Je lui ai donc proposé de poser devant chez lui en compagnie du facteur
qui lui remettait son courrier.» C’étaient les débuts, les tout débuts
de ce qu’on appelle aujourd’hui la photo people…
«Blick» m’a souvent demandé des photos de Delamuraz en train de boire un verre. J’ai toujours refusé…»
Moins drôle: le
jour de 1984 où il s’est fait agresser par l’un des gorilles de Mobutu,
alors que le dictateur du Zaïre se rendait chez son ophtalmologue à
Lausanne. «J’allais le photographier quand l’un de ses gardes du corps
m’est tombé dessus et m’a ouvert l’arcade en m’écrasant l’appareil sur
le visage. En sang, j’ai quand même réussi à faire une photo, puis j’ai
déposé plainte. Je demandais juste des excuses et que Mobutu verse 2000
francs à la Ligue contre le cancer, mais tout cela s’est soldé devant
la justice par un non-lieu. Quand Mobutu est mort, en 1997, j’ai sabré
le champagne!»
Autre figure sulfureuse, Richard Nixon lui laisse
un meilleur souvenir. «En 1981, alors qu’il avait quitté la Maison
Blanche depuis sept ans, il allait séjourner au Beau-Rivage, à Ouchy,
et la direction de l’hôtel m’a demandé de photographier son arrivée, à
des fins uniquement privées. Le lendemain, elle m’a signalé que Nixon
allait se rendre au marché de la Palud. J’y suis allé avec mon fils et
je l’ai photographié alors qu’il achetait des bananes. Sur
Saint-François, il a accepté de poser gentiment avec mon gosse. Puis il
est allé au château de Chillon où je l’ai encore pris au milieu de
touristes japonais sidérés de se retrouver en compagnie de
l’exprésident des Etats-Unis!»
Tant de photos… Tant de bobines…
Tant de kilomètres de pellicule jusqu’à ce qu’il se mette au numérique,
il y a quelques années… Quand on passe en revue ses tirages
d’autrefois, on tombe inévitablement sur des photos de manifestations:
foules en colère, foules en mouvement, foules affrontant la police…
Voici les Béliers jurassiens protestant en 1971 devant le Tribunal
fédéral, voici Lôzane bouge en 1980, voici les manifs du Comptoir, en
1973, contre la présence du Portugal, alors dirigé par le dictateur
Salazar.
Le goût de la Thaïlande
Les manifs, c’est comme
ça: Roland Schlaefli les adore. Pas par inclination politique. Par
curiosité. «Avec elles, au moins, on sent de quoi les gens ont envie!»
Et
lui, à 81 ans, a toujours envie de photos. Toujours envie d’actualité.

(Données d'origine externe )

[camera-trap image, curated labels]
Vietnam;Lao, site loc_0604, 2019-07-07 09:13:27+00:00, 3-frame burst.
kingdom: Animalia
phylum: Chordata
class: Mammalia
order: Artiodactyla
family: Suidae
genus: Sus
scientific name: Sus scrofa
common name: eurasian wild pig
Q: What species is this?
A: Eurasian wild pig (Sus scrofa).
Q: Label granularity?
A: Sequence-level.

Il a pris sa retraite, oui, il ne dirige plus son agence, il ne court
plus en permanence d’un événement à l’autre, il préfère voyager avec sa
femme en Thaïlande, leur pays de prédilection, mais très régulièrement,
ça le reprend: il empoigne son appareil photo et file traquer
l’actualité. Parmi ses images les plus récentes: celles qu’il a prises
à Berne le 10 janvier. Ce jour-là, 6000 personnes défilaient dans la
rue pour protester contre les bombardements infligés à la bande de
Gaza. Roland Schlaefli n’allait quand même pas rater ça!